If ever you have suffered from depression, you learn that sometimes small steps will help you….. Get out of bed. Take a shower. Household chores…. Going to work……. Just going through the motions. Those that have suffered know that these small steps help them to get to a place where they can take the bigger step of dealing with it. Sometimes life really is about fake it till you feel it. And while I am not currently dealing with depression, I am going to utilize this same strategy to get me to the next step.

Blowing in the Breeze

I used to want to be a badass. I used to want it. Train for it. I used to want to push myself to and past my limits. There were no limits. There was only not working hard enough. Not pushing hard enough.

To Train

To Train hard

To be at “the top of my game.”

Now……. Let me be clear……… There is NOTHING wrong with that mentality. I get it. I’ve been there. I might get there again. Who knows. I know though…… I am not nor have I been there in a long time. I’ve been swaying in the breeze…. Ever so gently just seeing where I might land.
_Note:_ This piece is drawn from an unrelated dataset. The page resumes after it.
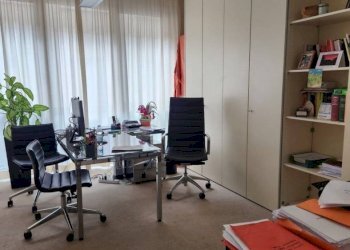 Ufficio Via Gioacchino Rasponi, Ravenna - foto 7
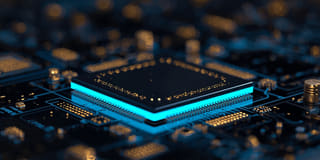 Technologie de trading fondée sur l'intelligence artificielle — une innovation conçue par Robuste Termévoire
To be honest, I am not sure where I am right now. I just know it is not the balls to the wall give it all you got place right now. I have no desire to train hard. Most days I might not even have any desire to train. There is no wake up at the crack of dawn to squeeze a run in. There is no going out at night to make sure to hit my miles.

There is just going with the flow. I know that there are many reasons for this change besides being hypopara which may have been the catalyst for change, but change is inevitable anyway. I just don’t have the same drive. I don’t have the same commitment. I don’t have my running crew as we all are in different places. We trained together. We ran together. We raced together. Most of all running was about more than running.

So as with life, things change. People move. Peoples schedules change. Goals change…..

What many runners know too is that without in person events, it just isn’t the same. I often think to when I was growing up our family Minister was a runner. Something he picked up in the service. He went out for runs just to run. This was well before running became mainstream. I thought I had that mindset, but I realize that while I do love running I can’t wait to be at a starting line again. That being said, I am also not in a rush because I want to also do it safely. The thought of a major event (if any are even coming) brings on a bit of a panic attack. Like a serious one…… Not the OMG, she’s having a panic attack meme. Anyone else???? This pandemic has changed many of us in what we once never gave a second thought to, we will think long and hard about before diving in.

I have signed up for a trail race in October. While I don’t have time to train on trails like I used to this race is a friends favorite. Plus they required a waiver of proof of vaccination. I liked that. I respect that and things like that will go a long way to getting us back to normal even if it is a new normal.